The mechanics of the attack are elegantly destructive: an adversary forces the agent to call a specific malicious function, bypassing semantic context and prompt filters entirely. This is no theoretical hypothesis—during Belkhiter's experiments across five different models (including specialized reasoning variants), the Attack Success Rate (ASR) on the BFCL dataset ranged from 70% to 100%. Essentially, if your AI architect assumes the model will always "choose" the right tool based on user intent, the reality is far more precarious.
The MCP vulnerability provides a direct path to data sabotage, theft of corporate assets, and the creation of infinite execution loops.

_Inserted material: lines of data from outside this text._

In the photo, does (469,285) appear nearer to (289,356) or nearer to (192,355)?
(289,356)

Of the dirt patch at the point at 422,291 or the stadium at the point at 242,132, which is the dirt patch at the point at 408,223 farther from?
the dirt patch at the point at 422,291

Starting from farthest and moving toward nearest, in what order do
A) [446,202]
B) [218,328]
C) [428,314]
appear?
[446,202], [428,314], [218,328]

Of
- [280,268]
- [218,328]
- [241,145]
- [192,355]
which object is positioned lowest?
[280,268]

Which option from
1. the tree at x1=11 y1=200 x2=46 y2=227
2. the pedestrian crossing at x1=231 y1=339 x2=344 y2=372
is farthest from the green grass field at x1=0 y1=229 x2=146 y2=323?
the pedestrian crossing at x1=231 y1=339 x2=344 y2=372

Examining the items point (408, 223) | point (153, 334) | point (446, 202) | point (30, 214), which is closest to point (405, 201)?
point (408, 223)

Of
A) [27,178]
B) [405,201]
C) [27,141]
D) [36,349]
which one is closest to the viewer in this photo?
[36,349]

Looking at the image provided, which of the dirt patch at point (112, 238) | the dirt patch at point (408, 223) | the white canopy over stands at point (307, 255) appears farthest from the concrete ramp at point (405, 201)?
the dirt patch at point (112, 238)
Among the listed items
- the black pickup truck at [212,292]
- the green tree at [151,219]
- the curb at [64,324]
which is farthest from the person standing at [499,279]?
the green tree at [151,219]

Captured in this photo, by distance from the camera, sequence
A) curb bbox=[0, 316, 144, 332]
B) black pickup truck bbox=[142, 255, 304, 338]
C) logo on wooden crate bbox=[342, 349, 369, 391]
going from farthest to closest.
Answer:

The research demonstrates that these attacks are universal: they are domain-agnostic and do not require fine-tuning for specific business processes. More concerningly, Belkhiter found that it is possible to train adversarial functions capable of hijacking tool selection across multiple diverse queries and configurations simultaneously.
From our perspective, deploying MCP in its current form without rigorous execution environment isolation represents an unjustifiable operational risk. The hype surrounding "autonomy" has blinded executive leadership: expanding agent permissions through MCP creates attack vectors that traditional cybersecurity frameworks are simply not equipped to handle. The reliability of agentic systems now depends less on the internal "intelligence" of the LLM and more on external defensive barriers. Integrating these agents into critical business logic today is effectively handing the keys to your infrastructure to a system that stress tests break 100% of the time. Until full execution isolation is guaranteed, trusting AI agents as internal actors is an unaffordable luxury.